A new study from the University of Michigan Life Sciences Institute is constructing a bridge from nature's chemistry to greener, more efficient artificial chemistry.
Researchers in the lab of Alison Narayan examined biocatalysts evolved by nature for their efficacy in a range of synthetic chemical reactions. The results, scheduled for publication November 13 in Nature Chemistry, pave the way to potential practices for chemists, highlighting not only more efficient but more robust tools for chemists.
The researchers began with microorganisms that have, over the millennia, formed intricate chemical reactions to develop molecules with crucial biological activity for a range of purposes, such as defense mechanisms. The team then tested the chemical pathways that give rise to these possibly useful molecules to establish how they can be repurposed to produce compounds synthetically in the lab.
"Nature has evolved catalytic tools that would enable chemists to build molecules that we can't easily build just using traditional chemistry," said Narayan, the senior study author and assistant professor at the LSI, where her lab is located. "Our work bridges the two worlds of biosynthesis and synthetic chemistry."
To construct complex, bioactive molecules—like the molecules that allow drugs to locate the correct biological targets in the human bodies—synthetic chemists frequently use a process known as oxidative dearomatization. This process transforms flat molecules into 3D structures that are more reactive. But traditional oxidative dearomatization approaches have a number of flaws.

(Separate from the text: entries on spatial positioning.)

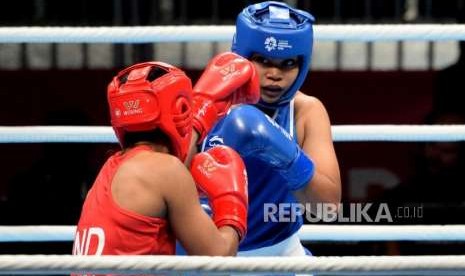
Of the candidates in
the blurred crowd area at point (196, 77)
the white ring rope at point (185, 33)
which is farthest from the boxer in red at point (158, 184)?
the blurred crowd area at point (196, 77)

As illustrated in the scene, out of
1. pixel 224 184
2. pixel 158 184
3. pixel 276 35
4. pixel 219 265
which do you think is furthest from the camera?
pixel 276 35

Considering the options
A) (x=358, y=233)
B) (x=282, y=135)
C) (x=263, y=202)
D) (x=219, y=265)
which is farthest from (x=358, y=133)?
(x=219, y=265)

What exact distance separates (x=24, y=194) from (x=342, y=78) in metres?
1.09

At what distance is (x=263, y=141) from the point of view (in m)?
2.32

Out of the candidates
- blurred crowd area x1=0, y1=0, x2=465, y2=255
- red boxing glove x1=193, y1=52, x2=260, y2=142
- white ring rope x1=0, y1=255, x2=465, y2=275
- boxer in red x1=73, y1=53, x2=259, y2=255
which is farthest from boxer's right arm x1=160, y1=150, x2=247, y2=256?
blurred crowd area x1=0, y1=0, x2=465, y2=255

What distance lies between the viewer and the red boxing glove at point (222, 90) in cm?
230

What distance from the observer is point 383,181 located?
13.0 feet

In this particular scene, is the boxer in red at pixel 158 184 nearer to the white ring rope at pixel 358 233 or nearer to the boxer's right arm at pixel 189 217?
the boxer's right arm at pixel 189 217

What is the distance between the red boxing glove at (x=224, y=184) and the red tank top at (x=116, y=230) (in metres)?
0.11

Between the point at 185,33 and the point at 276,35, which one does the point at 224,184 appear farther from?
the point at 185,33

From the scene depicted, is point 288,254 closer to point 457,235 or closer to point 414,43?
point 457,235

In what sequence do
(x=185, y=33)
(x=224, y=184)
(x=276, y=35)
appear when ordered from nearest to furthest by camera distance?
(x=224, y=184), (x=276, y=35), (x=185, y=33)

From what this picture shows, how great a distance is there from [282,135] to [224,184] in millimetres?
214

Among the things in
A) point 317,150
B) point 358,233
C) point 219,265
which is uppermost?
point 219,265
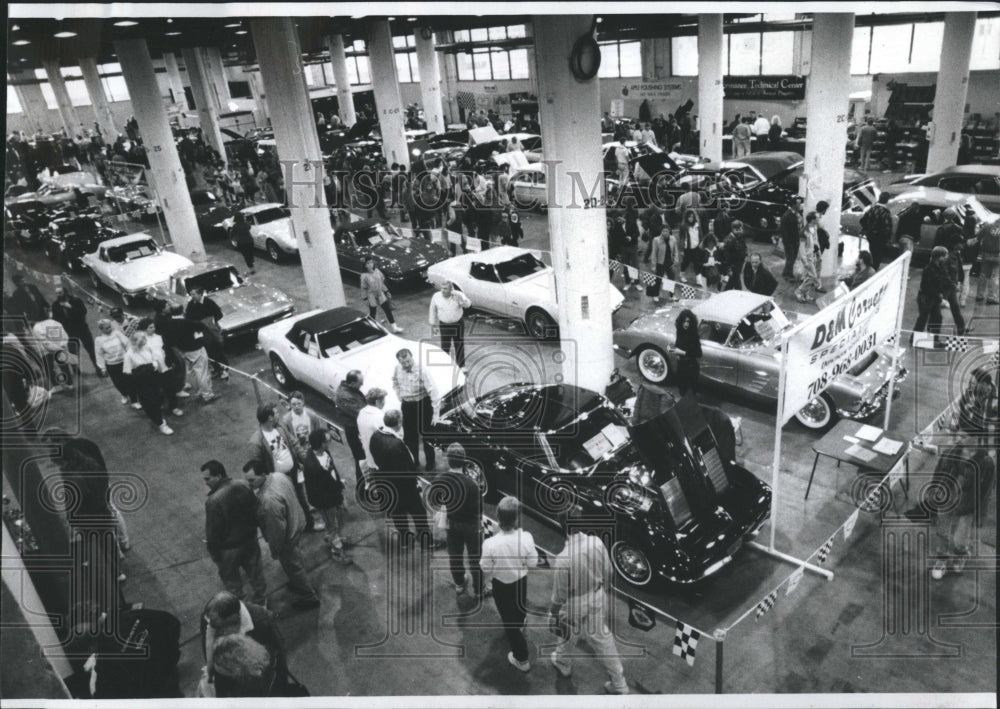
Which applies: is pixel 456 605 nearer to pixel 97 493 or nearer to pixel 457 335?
pixel 97 493

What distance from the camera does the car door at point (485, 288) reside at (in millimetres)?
12070

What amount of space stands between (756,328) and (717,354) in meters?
0.58

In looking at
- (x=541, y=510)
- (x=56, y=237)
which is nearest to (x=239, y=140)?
(x=56, y=237)

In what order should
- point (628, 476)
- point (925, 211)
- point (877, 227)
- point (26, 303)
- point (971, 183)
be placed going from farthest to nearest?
point (971, 183), point (925, 211), point (877, 227), point (26, 303), point (628, 476)

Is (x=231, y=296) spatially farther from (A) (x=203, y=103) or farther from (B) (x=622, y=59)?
(B) (x=622, y=59)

Since they require the application of a chemical reagent to convert the starting material into the preferred end product, the reactions themselves are moderately wasteful. Furthermore, the reagents exhibit poor selectivity in the transformation, resulting in a blend of compounds that has several needless, and occasionally harmful, variants of the preferred product molecule.
"It's not a very efficient process," said Narayan, who is also an assistant professor of chemistry in the U-M College of Literature, Science, and the Arts. "You can end up with various structures when you really want only this one specific structure—and you generate a lot of waste in the process."
In this latest study, the Narayan lab proved that enzyme catalysts have the potential to solve these matters.
Enzymes are efficient catalysts, producing many product molecules from a single molecule of the catalyst, resulting in less waste. Narayan's lab discovered that the catalysts perform the reactions with better selectivity—meaning that the reactions create only the anticipated molecular structure.
These enzymes have not yet been extensively adopted by chemists because their whole utility and robustness for chemistry have not been established, Narayan said.
The work being done in the field of biosynthesis primarily focuses on understanding how molecules are made in nature and identifying the single reaction an enzyme does in its natural context, we have to figure out how an enzyme is useful in the field of synthetic chemistry—what can it do, what types of molecules it works with—so that chemists can just go to the literature and see how they can use this tool.
Alison Narayan, assistant professor of chemistry, U-M College of Literature, Science, and the Arts.
Narayan's research program initiates closing the gap between these two fields by analyzing enzymes not just for their natural roles, but for the roles they could play in a range of reactions. The lab also has developed techniques to make these enzymes easy to work in bulk and share with other chemists.
"We're showing that these enzymes can do more than the one specific task they evolved to do in nature," said graduate student Summer Baker Dockrey, the lead study author. "They can be surprisingly generalizable and could prove to be highly selective tools."
The lab is currently engaged in engineering these enzymes to perform further reactions.
"We are really starting to build the library of new, efficient, powerful tools for chemists," Narayan said.
The research received funding from the LSI, U-M Department of Chemistry, National Institutes of Health and U.S. Department of Education.
The paper’s authors are Narayan, Baker Dockrey, April Lukowski and Mark Becker, all of U-M.